As an enthusiast of mental math calculations, here is what I think he did. Since he knew the basic approximations like you mentioned, he surely must have memorized the magnitude of the error: $$10-e^{2.3} = 0.02517...$$

But this is approximately $\dfrac{1}{4}\cdot 10^{-1}$. So basically it means you divide by $4$ and shift the decimal by one.

Thus, he can see that a better approximation for $e^{3.3}$ would be $10e-\dfrac{e}{4}\dfrac{1}{10} = 27.1828... - 0.068.. = 27.1125.$

This method of mine takes literally couple of seconds and obtains an approximation almost the same as Feynman did, so perhaps he did something similar.

There is no magic in mental calculations - you just get used to seeing lots of numbers and figuring out how to deal with them. Like, it is better to divide by $4$ instead of multiplying by $0.25$, which is what I did above.

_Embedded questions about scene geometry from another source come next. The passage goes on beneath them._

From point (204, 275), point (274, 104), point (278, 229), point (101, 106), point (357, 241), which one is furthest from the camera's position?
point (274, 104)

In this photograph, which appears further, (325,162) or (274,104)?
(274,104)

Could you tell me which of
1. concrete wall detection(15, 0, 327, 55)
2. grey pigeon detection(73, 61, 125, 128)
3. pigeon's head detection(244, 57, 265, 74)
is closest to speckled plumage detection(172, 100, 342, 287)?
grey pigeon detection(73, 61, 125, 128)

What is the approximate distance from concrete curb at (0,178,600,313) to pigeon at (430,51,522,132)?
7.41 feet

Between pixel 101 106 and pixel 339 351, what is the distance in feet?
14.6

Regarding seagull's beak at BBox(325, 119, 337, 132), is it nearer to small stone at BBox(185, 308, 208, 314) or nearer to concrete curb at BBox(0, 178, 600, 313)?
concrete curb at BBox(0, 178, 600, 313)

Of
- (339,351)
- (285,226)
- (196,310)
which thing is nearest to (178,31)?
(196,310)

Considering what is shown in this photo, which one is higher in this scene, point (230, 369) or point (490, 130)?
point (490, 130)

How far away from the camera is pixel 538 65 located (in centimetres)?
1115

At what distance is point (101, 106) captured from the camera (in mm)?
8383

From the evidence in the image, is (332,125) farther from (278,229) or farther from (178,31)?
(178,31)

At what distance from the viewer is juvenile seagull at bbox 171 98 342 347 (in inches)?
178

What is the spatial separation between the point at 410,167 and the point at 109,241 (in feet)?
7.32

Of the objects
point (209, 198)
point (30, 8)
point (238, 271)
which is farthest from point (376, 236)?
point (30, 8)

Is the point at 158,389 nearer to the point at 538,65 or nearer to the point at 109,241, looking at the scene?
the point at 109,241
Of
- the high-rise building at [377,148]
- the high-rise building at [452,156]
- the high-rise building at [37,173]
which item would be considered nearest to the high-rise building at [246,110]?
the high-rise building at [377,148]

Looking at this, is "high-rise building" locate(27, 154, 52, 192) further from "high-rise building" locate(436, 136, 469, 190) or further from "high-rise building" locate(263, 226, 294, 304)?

According to the book (p. 124 here), he knew $\log 10 \approx 2.3026$. Feynman ostensibly used the trivial linear approximation of $e^x$:

$$e^x\approx 1+x$$

which works well for small values of $x$.

Thus:

$$e^{3.3} = e^1\cdot e^{2.3026-0.0026} \approx e\cdot10\cdot e^{-0.0026}\approx 10e(1-0.0026) = 27.1121\dots$$

The correction adds two more correct decimal places and is quite easy to compute by hand.

Feynman used a similar trick to compute cubed roots faster than a man with an abacus (p. 127).